Le garde lui jeta un œil sous ses sourcils broussailleux mais ne lui répondit pas. Sans se décourager pour autant, James demanda :

« Hé ! J'ai envie de pisser ! Tu peux pas m'emmener à la poulaine ? »

Comme le garde restait de marbre, il ajouta :

« À moins que tu préfères que je me pisse dessus ? Déjà que ces vagues te font mal au cœur, je te laisse imaginer l'odeur en plus... »

À cette seule pensée, le garde devint aussi pâle que la mort. Il jeta un regard nerveux autour de lui puis fit lever James en brandissant sa matraque.

« Je t'y emmène, mais pas d'entourloupes, sinon tu vas déguster ! »
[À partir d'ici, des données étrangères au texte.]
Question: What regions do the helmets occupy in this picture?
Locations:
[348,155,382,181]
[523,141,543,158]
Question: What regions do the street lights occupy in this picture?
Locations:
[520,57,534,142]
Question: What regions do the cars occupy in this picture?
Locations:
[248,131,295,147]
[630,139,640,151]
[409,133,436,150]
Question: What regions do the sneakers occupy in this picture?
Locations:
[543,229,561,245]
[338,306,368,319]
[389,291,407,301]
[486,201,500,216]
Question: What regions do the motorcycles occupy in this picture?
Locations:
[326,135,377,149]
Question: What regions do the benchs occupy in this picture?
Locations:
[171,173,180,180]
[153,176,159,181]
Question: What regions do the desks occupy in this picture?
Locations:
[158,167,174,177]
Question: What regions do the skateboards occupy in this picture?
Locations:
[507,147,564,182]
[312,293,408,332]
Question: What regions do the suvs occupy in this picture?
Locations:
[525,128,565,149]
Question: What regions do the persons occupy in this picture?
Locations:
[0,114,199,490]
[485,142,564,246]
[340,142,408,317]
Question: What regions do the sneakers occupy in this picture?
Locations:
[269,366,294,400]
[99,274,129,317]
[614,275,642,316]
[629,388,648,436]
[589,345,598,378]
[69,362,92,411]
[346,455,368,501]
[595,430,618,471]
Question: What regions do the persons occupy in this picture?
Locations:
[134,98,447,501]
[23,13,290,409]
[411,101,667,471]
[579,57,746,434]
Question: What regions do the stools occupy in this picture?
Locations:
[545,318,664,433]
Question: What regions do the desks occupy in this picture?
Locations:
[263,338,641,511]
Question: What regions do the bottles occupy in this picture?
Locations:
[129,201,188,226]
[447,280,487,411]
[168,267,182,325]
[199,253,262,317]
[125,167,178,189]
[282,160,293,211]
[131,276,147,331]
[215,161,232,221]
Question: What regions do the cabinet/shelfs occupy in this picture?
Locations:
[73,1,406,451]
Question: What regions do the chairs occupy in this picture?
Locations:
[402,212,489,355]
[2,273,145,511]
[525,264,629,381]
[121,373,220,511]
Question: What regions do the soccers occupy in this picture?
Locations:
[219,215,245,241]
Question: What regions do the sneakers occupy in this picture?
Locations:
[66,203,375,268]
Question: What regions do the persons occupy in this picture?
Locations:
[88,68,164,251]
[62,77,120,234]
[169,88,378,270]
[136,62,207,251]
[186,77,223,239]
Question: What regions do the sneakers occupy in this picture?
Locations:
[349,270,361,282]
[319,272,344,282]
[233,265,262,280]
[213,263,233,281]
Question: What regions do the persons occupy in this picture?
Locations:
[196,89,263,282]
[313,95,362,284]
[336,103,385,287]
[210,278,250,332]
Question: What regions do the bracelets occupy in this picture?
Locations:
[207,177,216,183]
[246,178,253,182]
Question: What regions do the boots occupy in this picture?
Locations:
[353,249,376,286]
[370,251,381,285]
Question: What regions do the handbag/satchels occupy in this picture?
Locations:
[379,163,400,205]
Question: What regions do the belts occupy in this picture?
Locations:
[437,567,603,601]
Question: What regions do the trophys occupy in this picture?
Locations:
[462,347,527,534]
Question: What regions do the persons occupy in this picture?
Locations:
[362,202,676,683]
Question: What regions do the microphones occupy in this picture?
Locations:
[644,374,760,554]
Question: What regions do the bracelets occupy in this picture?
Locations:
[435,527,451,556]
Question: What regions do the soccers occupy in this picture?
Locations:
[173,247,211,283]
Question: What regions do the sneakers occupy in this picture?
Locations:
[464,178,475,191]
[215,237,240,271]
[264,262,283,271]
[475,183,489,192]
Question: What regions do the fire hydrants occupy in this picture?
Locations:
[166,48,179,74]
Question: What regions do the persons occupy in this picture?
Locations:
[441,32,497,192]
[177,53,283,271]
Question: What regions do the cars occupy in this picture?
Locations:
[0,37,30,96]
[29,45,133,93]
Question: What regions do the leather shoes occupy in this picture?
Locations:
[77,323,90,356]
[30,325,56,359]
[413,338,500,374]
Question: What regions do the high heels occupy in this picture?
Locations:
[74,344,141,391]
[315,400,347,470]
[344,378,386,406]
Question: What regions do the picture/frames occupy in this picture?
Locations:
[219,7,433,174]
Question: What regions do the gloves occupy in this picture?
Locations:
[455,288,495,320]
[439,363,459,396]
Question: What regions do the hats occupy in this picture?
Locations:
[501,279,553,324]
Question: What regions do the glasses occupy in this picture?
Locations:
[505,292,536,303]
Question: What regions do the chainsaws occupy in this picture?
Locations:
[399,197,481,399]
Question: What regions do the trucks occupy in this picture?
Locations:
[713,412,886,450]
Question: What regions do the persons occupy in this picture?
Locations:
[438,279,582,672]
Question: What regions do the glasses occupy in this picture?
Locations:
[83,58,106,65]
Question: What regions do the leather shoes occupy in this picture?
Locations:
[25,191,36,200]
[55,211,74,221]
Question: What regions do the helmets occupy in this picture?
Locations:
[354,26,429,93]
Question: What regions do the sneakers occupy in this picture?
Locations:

James Crow eut un sourire en coin.

La Reine, sachant très bien que l'impudent prisonnier était capable de pousser ses geoliers jusqu'à leurs derniers retranchements, avait retiré leurs sabres à ses garde et les avait armés de matraques et de bâtons, afin qu'ils évitent de le tuer par inadvertance. Elle avait besoin de lui pour retrouver sa fille.

Le garde le poussa brutalement hors de la cale. James avait attendu que la nuit tombe pour faire sa requête, afin que le pont soit désert.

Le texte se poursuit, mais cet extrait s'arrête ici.